In fact since the first unit entered commercial operation, in April 1996 (subsequent units entering service at yearly intervals after that) the station has run very successfully as a peaking plant. It is on two-shift operation (ie operating for two of the eight hour shifts in a day). Typically the plant shuts down in the evenings around 10 pm and restarts at 5 am. In 1998 the plant did 171 start-ups. “We weren’t designed as a cycling plant, but that’s what we are doing,” says Ben Steyn, power station manager — and doing it very well the performance figures would suggest. In 1998 the station recorded a unit capability factor of 99.45 per cent, which makes it one of the world’s best performing plants.
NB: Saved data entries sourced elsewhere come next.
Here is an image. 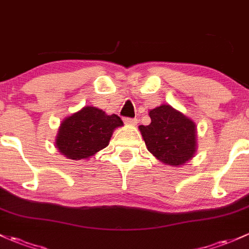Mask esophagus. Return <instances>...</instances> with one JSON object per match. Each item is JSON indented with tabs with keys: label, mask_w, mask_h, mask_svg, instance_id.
<instances>
[{
	"label": "esophagus",
	"mask_w": 249,
	"mask_h": 249,
	"mask_svg": "<svg viewBox=\"0 0 249 249\" xmlns=\"http://www.w3.org/2000/svg\"><path fill=\"white\" fill-rule=\"evenodd\" d=\"M124 121L125 124H130V125H134V124H138V120H136V119H130V117H124Z\"/></svg>",
	"instance_id": "34e87169"
}]
</instances>
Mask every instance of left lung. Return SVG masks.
I'll list each match as a JSON object with an SVG mask.
<instances>
[{
	"label": "left lung",
	"instance_id": "obj_1",
	"mask_svg": "<svg viewBox=\"0 0 249 249\" xmlns=\"http://www.w3.org/2000/svg\"><path fill=\"white\" fill-rule=\"evenodd\" d=\"M151 124L140 125L147 149L166 165L180 166L196 152V124L168 104L149 111Z\"/></svg>",
	"mask_w": 249,
	"mask_h": 249
}]
</instances>
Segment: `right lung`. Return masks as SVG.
I'll return each mask as SVG.
<instances>
[{
  "instance_id": "obj_1",
  "label": "right lung",
  "mask_w": 249,
  "mask_h": 249,
  "mask_svg": "<svg viewBox=\"0 0 249 249\" xmlns=\"http://www.w3.org/2000/svg\"><path fill=\"white\" fill-rule=\"evenodd\" d=\"M124 125L117 115H107L96 107H84L61 122L55 145L72 160L88 159L108 146L114 129Z\"/></svg>"
}]
</instances>
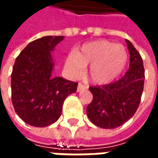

This stems “from being sold a good product”, he says, which is not the kind of unqualified praise one normally expects from power plant operators for their suppliers.

The effect of the cycling has been assessed by a team from Duke Engineering, which concluded that the life of the plant would not be significantly shortened.

An important contributor to this flexibility is the plant’s use of once through boilers, of the Benson type. These are particularly suitable for sliding pressure operation, short start-up times and quick response to changing load demands. “Majuba power station makes successful use of all these advantages”, says Rainer Cossman of boilermaker Steinmuller (currently in the process of being bought by Deutsche Babcock).

With main steam pressure and temperature of 174 bar and 540°C respectively the boilers at Majuba are not operating in the supercritical regime, which is commonplace with today’s state-of-the-art large coal-fired plants and is now required by countries such as China and India for their new large coal fired plants. However supercritical systems require once-through boilers so experience at Majuba is relevant. Also of interest to countries such as China and India is Majuba’s successful use of abrasive high ash (around 35 per cent) coal, with a calorific value between 19 and 24 MJ/kg. The ability to use “difficult” coal is another positive feature of the Benson boiler. Eskom prides itself on being able to burn coal in its power stations “for which there is no other use” and “in so doing saves millions of tons of better quality coal used for exporting or for specialized industrial use.” It also reports that it has reduced its coal consumption to as little as 0.533kg/kWh sent out, “which is especially noteworthy considering the low grade of the coal burned.”

Planning for Majuba, which is located near Amersfoort on the highveld of Mpumalanga province (altitude 1709 m (5607 ft)), goes back to the late 1970s/early 80s when , on the assumption of continued economic growth – orders were placed for three six-unit coal stations, Majuba plus Matimba and Kendal. Construction of Majuba started in September 1983, but was deferred on a couple of occasions because of the effects of sanctions and downturns in the country’s economy, at one stage work on units 4 to 6 stopping altogether. Economic growth remains sluggish and there is currently no shortage of capacity in South Africa’s generation system, Eskom’s installed capacity currently amounting to 38 000 MWe (making it the world’s largest coal-burning utility) with additional hydroelectric power available through the recently restored link to the 1800 MWe Cahora Bassa plant in Mozambique.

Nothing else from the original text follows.